**Problem to work on**: Every line of the data below is to be given again as it appears, with the images removed.

**Input material**:
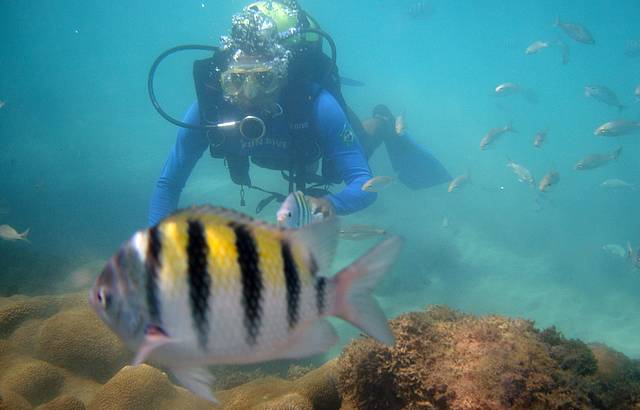Mergulho com cilindro em Maracajaú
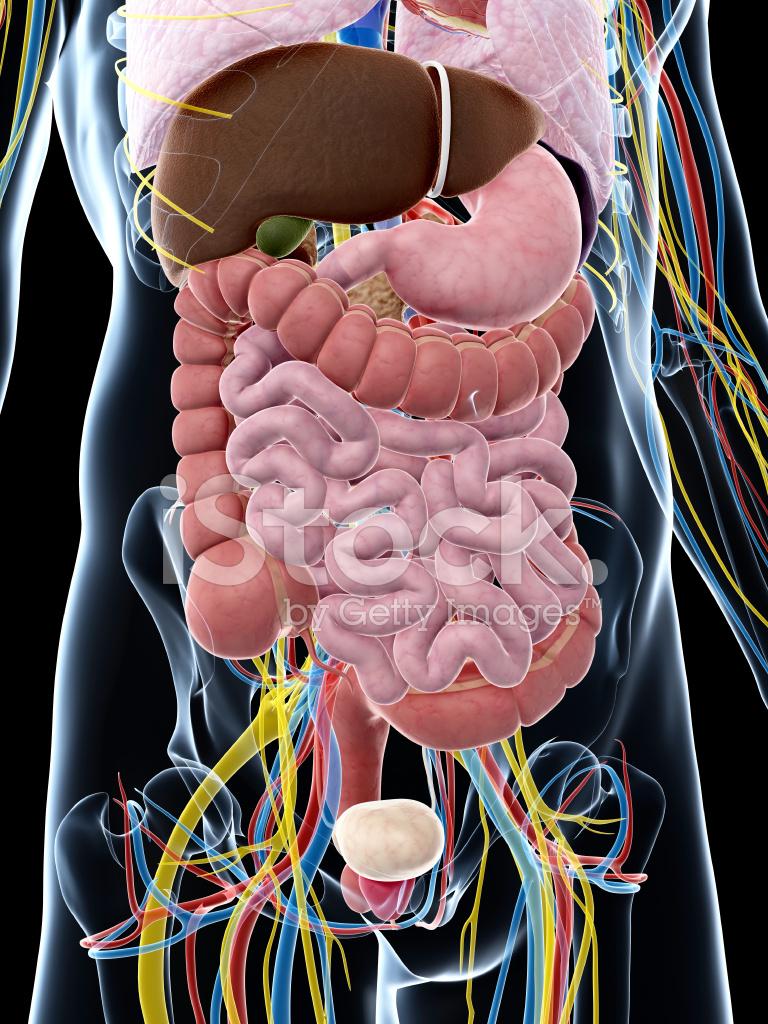 Menschliche Anatomie Stockfotos - FreeImages.com
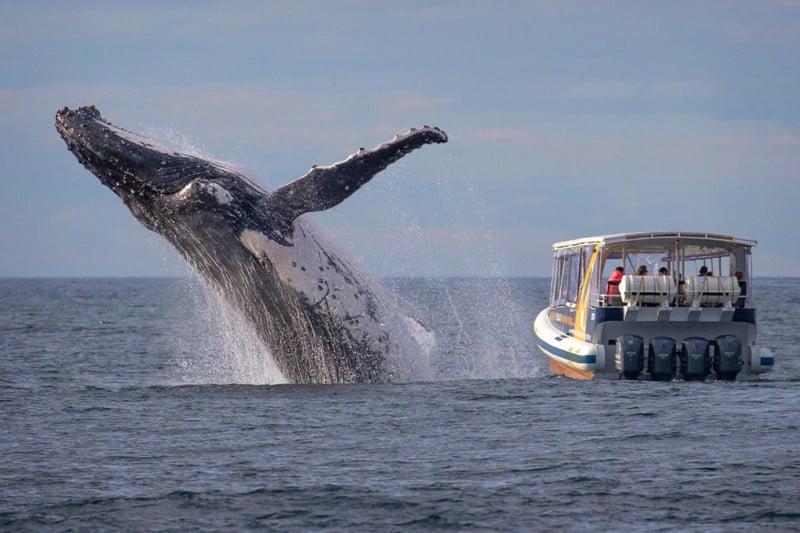 whalewatchfeat
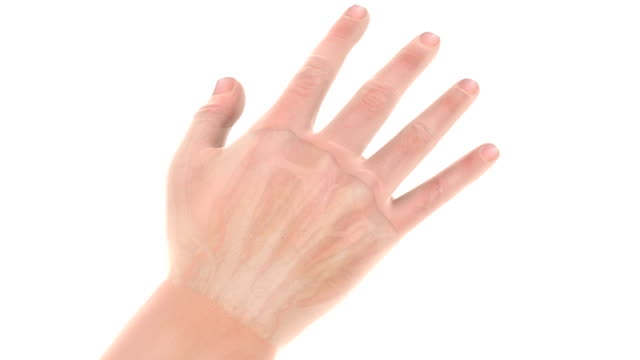 Animation showing the bones, veins, muscles and tendons within the hand.  The camera rotates on its axis and zooms in as part of the hand dissolves revealing the internal anatomy.
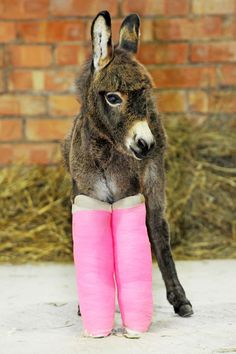 Three-week-old Primose was saved by vets who put her under-developed legs in casts until they are strong enough to support her.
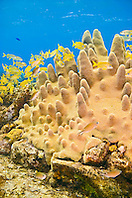 Pillar Coral, Dendrogyra cylindrus, growing over Sugar Wreck, the remains of an old sailing ship that grounded many years ago, West End, Grand Bahamas, Atlantic Ocean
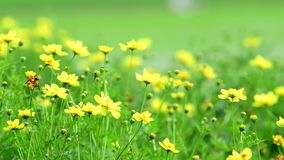 Yellow cosmos flower in field. Yellow cosmos flower in the wind at cosmos field. 4k stock footage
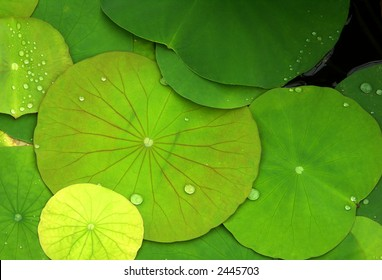Green lily pads with dew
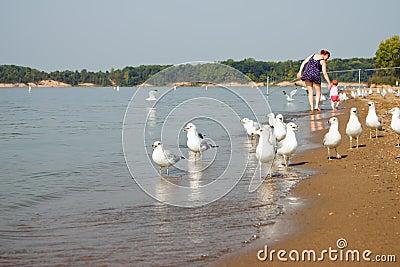 Seagull Family Beach Walk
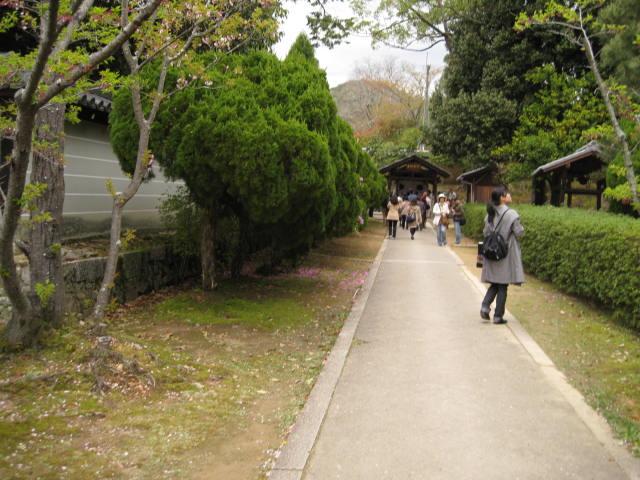 12-sakura-kyoto388.JPG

**Answer section**:
Mergulho com cilindro em Maracajaú
 Menschliche Anatomie Stockfotos - FreeImages.com
 whalewatchfeat
 Animation showing the bones, veins, muscles and tendons within the hand.  The camera rotates on its axis and zooms in as part of the hand dissolves revealing the internal anatomy.
 Three-week-old Primose was saved by vets who put her under-developed legs in casts until they are strong enough to support her.
 Pillar Coral, Dendrogyra cylindrus, growing over Sugar Wreck, the remains of an old sailing ship that grounded many years ago, West End, Grand Bahamas, Atlantic Ocean
 Yellow cosmos flower in field. Yellow cosmos flower in the wind at cosmos field. 4k stock footage
Green lily pads with dew
 Seagull Family Beach Walk
 12-sakura-kyoto388.JPG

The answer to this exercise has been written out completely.